Thursday, May 21, 2015

The Difference Color Makes: A Riot Is the Language of the Unheard... Pt. 2

A friend reminded me that two weeks ago I posted the first edition of this entry, with the intent to have at least an second one. So here it is! Thank you for the reminder friend.

Last week I attended an On the Table talk sponsored by the Chicago Community Trust. OTC provided Chicagoans with an opportunity to come together at different locations through the city to discuss feasible solutions to make our communities, safer, more sustainable, and more dynamic. THe host organization was Global Strategists Association. The topic we discussed was "Racial Equity". I found it interesting that the conversation some how always reverted back to the youth, future, and our responsibility to ensure that we provid them with tools to succeed.

Naturally, conversations of the current #BlackLivesMatter movement arose, as it stands to protest against an onslaught of police brutally, and the value of Black lives. We then talked about the best course of action to be taken. It has been stated that you can catch more bees with honey than with vinegar, reigns true when in opposition.

As educators of children of color, we have to ensure that we are equipping our students with tools that not only facilitate academic success, but to promote them building a sound message when fighting for justice.
Retrieved from

What does this mean for educators, those who influence our youth, and those who have an investment in the fairness and equity of our future? Quite simply, we have to understand that there is a time and place for noise, and movement in silence. Most specifically, it is ever more crucial when the skin
color of those involved is other than white.

Let's take a look at how the Waco, Texas Motorcycle Club massacre has been betrayed versus that of the Baltimore Riots. In Texas, we have White grown men participating in abhorrent violence, resulting in a deaths and massive arrests, sparked by gang rivalry. Whereas, in Baltimore, young people, as well regular citizens, participated in, what some may regard as civil disobedience, looting and assault of officers, sparked by the death of a Black man in unlawful police custody.
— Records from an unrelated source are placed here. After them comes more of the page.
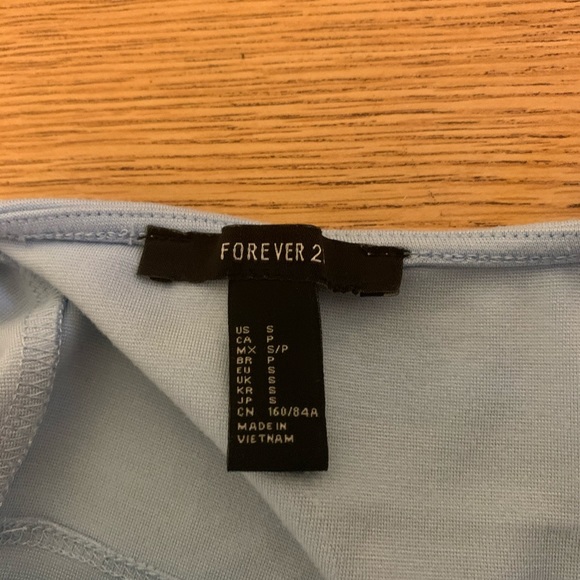 Pastel Blue Crop Top - Picture 4 of 4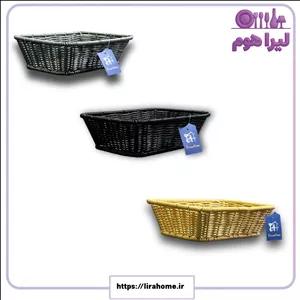 سبد نان و سبزی مستطیل کوچک بافت دریم هوم
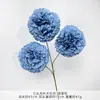 Flor Artificial com Três Cabeças, Peônia Grande Sem Folhas, Flor Falsa para Decoração, Decoração de Salão de Casamento, Arranjo de Flores para Hotel e Casa, Celebração de Casamento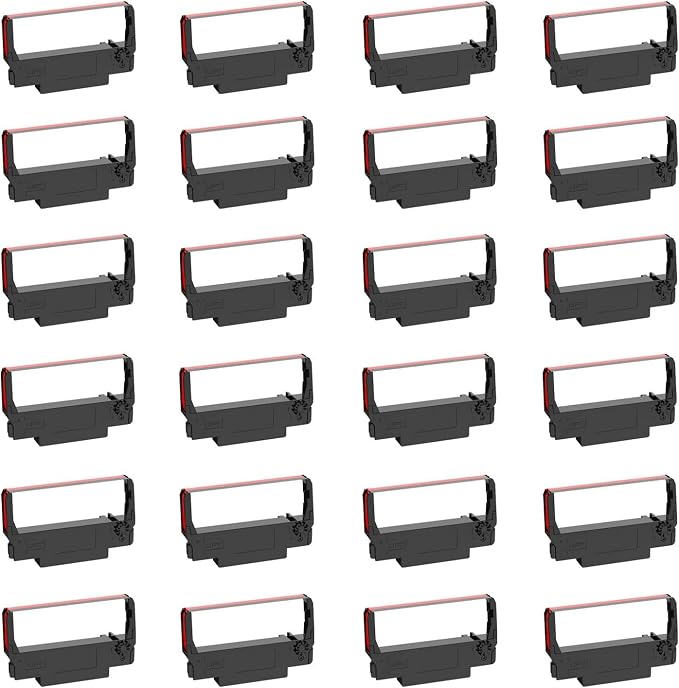 Bigger Replacement for ERC-30/34/38 B/R Ribbons, 24 Pack by BIGGER
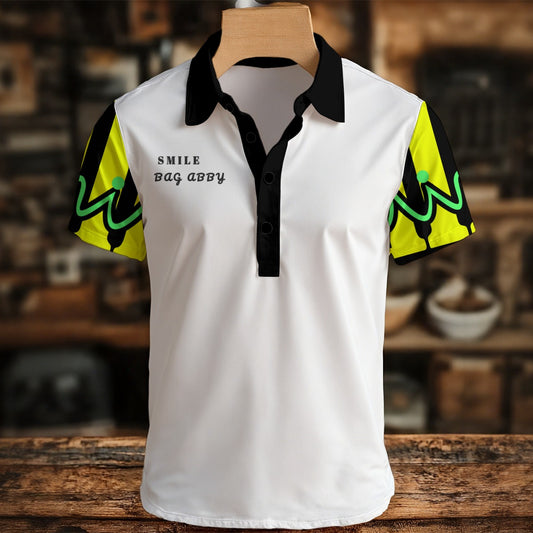 The Smile Mens Bag Abby Henley Button Shirt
I will not harp on the disparities in the cases, but I will state that violence and chaos ensued in both towns. However, the image and widespread response for each varied in volatility of language, the amount of coverage from liberal and conservative media outlets, as well as the National Guard. Hosts of bloggers and op-eds have mentioned how the motorcycle gang members have been regarded as just that, while the children and looters in Baltimore were regarded as looters and thugs.

Why is this important for our children? Many of us educate poor Black and Brown children who face injustices on a daily basis, the odds are stacked against them upon birth. As educators, we ought to stress to them that, yes you are capable of affecting change in your communities, but your delivery is crucial, and whether you're clamouring for racial, educational justice, or peace, your plea will be racialized due to the color of your skin. Therefore, we've got to educate them on how to hold officials and government accountable, but in a manner that promulgates a truth that impacts all.

In an effort of transparency, I do not believe that this would completely obliterate prejudices exercised by the media and lay-people when it comes to noise makers, and trouble makers. I do, however, believe it will attract a wider audience, and more bees.